== SELECTED EXCERPT ==
Can you pull the pupae out and see if she has dev or a flat, stunted abdomen?


----------



## Michael Palmer (Dec 29, 2006)

wishthecuttlefish said:


> Thanks for all the replies. There are some questions to answer so let me get to it.
> 
> 6. Yes, SQKCRK, your delivery leaves much to be desired. I chalk it up to just another crusty old beekeeper on Beesource


Hey Mark, didn't your Mom teach you wash behind your ears?


----------



## johno (Dec 4, 2011)

Guys I am further South in VA and most of my carni based hives are broodless, even my observation hive is broodless.
Johno


----------



## Oldtimer (Jul 4, 2010)

wishthecuttlefish said:


> I chalk it up to just another crusty old beekeeper on Beesource who means well, but is too old to give a ****.


Ha, I don't think he is THAT old, well, not compared to me. But your comment did have me chuckling, it is the humour on this site that keeps me coming back.


----------



## sqkcrk (Dec 10, 2005)

Michael Palmer said:


> Hey Mark, didn't your Mom teach you wash behind your ears?


Eyah


----------



## HarryVanderpool (Apr 11, 2005)

I don't see Mark's comments as overly gruff.
Sometimes, I think a little "tough love" is in order.


----------



## aunt betty (May 4, 2015)

Put the honey in the freezer. Get samples and send them to Beltsville to find out what happened. Sounds like the queen failed due to the OA treatment(s). (just guessing)


----------



## sqkcrk (Dec 10, 2005)

Samples of what, Betty? You can't just send a chunk of comb to Beltsville, tell them your hive died and ask them "Why?".


----------



## wishthecuttlefish (Jun 24, 2003)

Sorry for the late reply. I was busy extracting the honey. As I said, there were plenty of stores. The top medium super was 100% loaded, and the other two were about 25% filled. Enough honey to 2/3 fill a 5 gallon paint bucket. Beautiful in color, but completely tasteless as to be expected from sugar syrup.



squarepeg said:


> are you talking about seeing lots of bees on the topbars or coming and going from the entrance? how long ago was it that you went through the stack and observed brood?


Here is the timeline as best as I can remember:

1. October 4th, inspected hive. Observed eggs, brood, etc. Performed first Oxalic Acid treatment. 
2. October 11th, performed second Oxalic Acid Treatment. Lots of bees on top bars (3 medium hive)
3. October 31st, added 1 gallon of sugar syrup. Plenty of bees on top bars.
4. November 14th, removed sugar syrup because they weren't taking it anymore. Approximately 50% still in bottle. Bees observed on top bars, flying etc.
5. November 26th, bees all gone. No brood, not signs of robbing, no signs of pests. 

These are estimates, and I need to get back to keeping a log.

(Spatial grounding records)
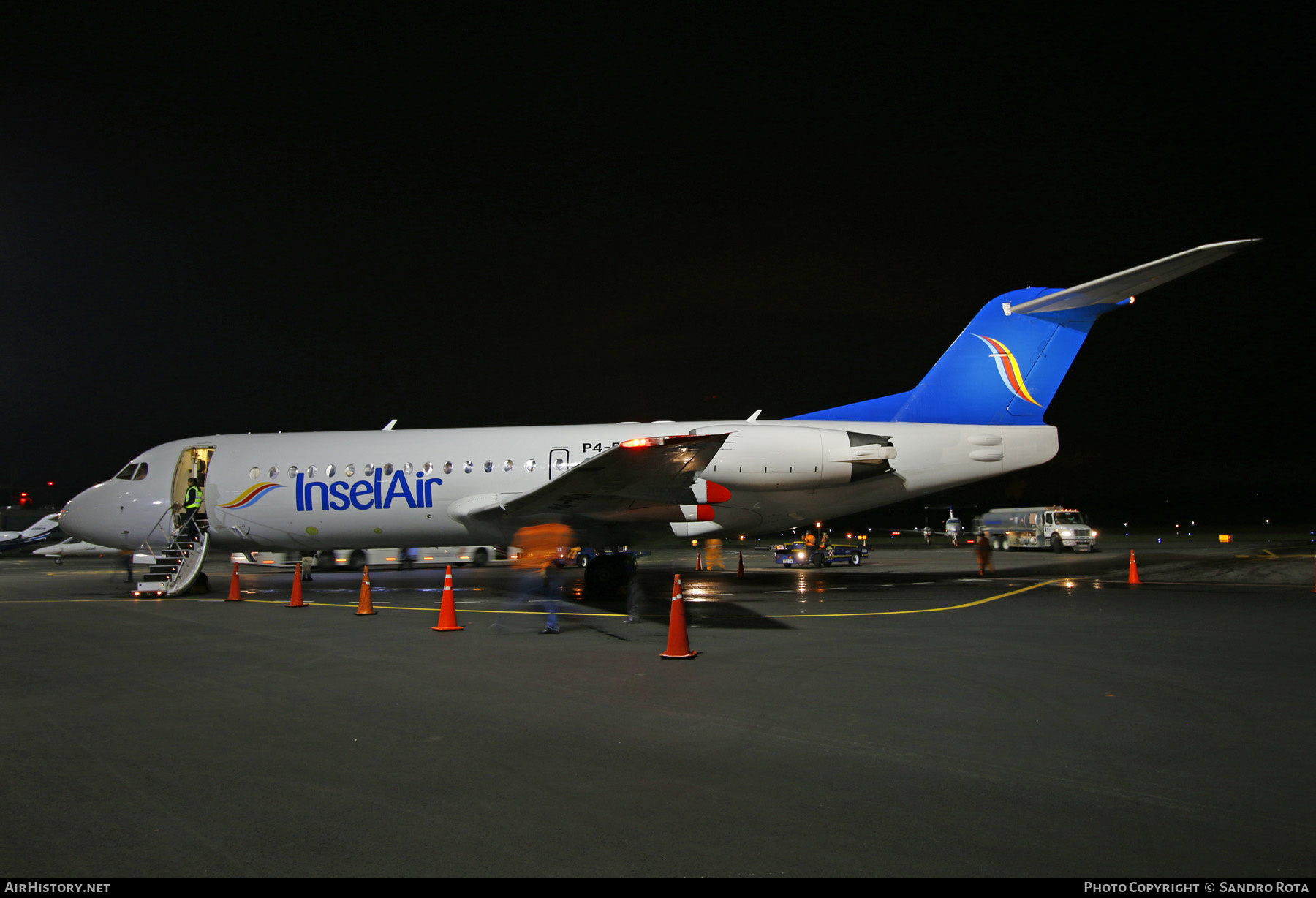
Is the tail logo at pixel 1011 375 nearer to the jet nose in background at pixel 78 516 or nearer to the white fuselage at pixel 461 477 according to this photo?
the white fuselage at pixel 461 477

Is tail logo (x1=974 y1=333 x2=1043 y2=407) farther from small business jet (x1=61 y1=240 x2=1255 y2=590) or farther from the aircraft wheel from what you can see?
the aircraft wheel

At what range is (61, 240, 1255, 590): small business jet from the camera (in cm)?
1321

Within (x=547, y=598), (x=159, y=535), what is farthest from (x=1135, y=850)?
(x=159, y=535)

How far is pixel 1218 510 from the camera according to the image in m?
75.1

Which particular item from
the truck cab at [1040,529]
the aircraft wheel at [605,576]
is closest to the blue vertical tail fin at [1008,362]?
the aircraft wheel at [605,576]

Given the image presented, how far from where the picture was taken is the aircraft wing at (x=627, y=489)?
10812 millimetres

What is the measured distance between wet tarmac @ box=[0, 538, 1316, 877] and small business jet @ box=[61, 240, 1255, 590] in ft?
10.9

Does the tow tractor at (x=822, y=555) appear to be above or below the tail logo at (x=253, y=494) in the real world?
below

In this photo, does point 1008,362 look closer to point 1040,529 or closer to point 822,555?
point 822,555

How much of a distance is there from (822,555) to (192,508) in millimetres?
16984

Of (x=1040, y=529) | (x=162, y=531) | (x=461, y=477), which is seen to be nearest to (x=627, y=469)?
(x=461, y=477)

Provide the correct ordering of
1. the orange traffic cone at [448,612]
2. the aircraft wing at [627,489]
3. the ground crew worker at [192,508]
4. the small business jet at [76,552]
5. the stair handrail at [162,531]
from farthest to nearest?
the small business jet at [76,552]
the stair handrail at [162,531]
the ground crew worker at [192,508]
the aircraft wing at [627,489]
the orange traffic cone at [448,612]

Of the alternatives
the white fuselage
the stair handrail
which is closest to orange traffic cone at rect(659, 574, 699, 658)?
the white fuselage

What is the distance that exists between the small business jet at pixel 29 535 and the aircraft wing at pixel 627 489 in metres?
35.9
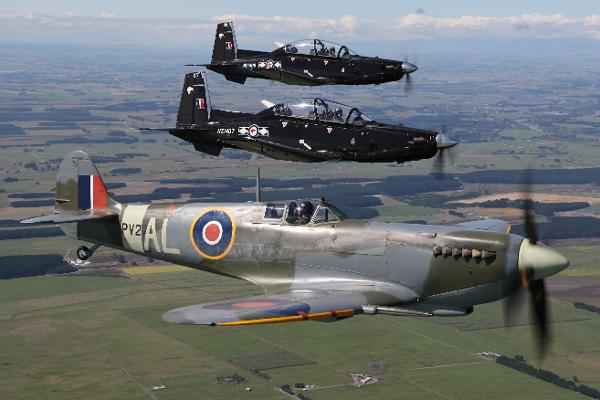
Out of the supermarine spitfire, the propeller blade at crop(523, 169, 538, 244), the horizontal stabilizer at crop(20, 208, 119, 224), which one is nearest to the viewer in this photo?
the propeller blade at crop(523, 169, 538, 244)

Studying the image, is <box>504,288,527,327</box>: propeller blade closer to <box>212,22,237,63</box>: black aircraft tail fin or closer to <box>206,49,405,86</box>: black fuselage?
<box>206,49,405,86</box>: black fuselage

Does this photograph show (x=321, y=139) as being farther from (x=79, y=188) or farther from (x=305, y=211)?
(x=79, y=188)

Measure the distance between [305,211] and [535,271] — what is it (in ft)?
21.3

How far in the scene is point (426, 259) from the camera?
2480cm

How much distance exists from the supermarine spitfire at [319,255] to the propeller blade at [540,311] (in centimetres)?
3

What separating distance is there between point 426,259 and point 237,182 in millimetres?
137146

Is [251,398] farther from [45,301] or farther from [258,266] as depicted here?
[258,266]

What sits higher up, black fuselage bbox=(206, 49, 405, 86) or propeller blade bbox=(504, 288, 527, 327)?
black fuselage bbox=(206, 49, 405, 86)

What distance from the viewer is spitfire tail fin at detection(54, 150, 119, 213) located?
2930 centimetres

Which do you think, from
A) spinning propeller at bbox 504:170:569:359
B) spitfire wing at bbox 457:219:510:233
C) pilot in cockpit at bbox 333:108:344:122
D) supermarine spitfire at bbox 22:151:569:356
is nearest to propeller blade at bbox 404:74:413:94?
pilot in cockpit at bbox 333:108:344:122

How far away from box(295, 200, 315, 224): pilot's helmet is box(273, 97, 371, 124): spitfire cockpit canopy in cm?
475

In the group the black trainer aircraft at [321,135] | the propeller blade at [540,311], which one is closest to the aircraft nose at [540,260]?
the propeller blade at [540,311]

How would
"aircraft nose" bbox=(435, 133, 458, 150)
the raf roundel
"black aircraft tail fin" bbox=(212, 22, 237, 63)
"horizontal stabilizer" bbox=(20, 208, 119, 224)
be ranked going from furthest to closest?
1. "black aircraft tail fin" bbox=(212, 22, 237, 63)
2. "horizontal stabilizer" bbox=(20, 208, 119, 224)
3. "aircraft nose" bbox=(435, 133, 458, 150)
4. the raf roundel

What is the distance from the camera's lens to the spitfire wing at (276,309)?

== ASSIGNMENT ==
From the beekeeping thread above, pull out the passage that runs from "1. October 4th, inspected" up to and including "keeping a log.", copying it word for word.

== RESULT FOR THIS TASK ==
1. October 4th, inspected hive. Observed eggs, brood, etc. Performed first Oxalic Acid treatment. 
2. October 11th, performed second Oxalic Acid Treatment. Lots of bees on top bars (3 medium hive)
3. October 31st, added 1 gallon of sugar syrup. Plenty of bees on top bars.
4. November 14th, removed sugar syrup because they weren't taking it anymore. Approximately 50% still in bottle. Bees observed on top bars, flying etc.
5. November 26th, bees all gone. No brood, not signs of robbing, no signs of pests. 

These are estimates, and I need to get back to keeping a log.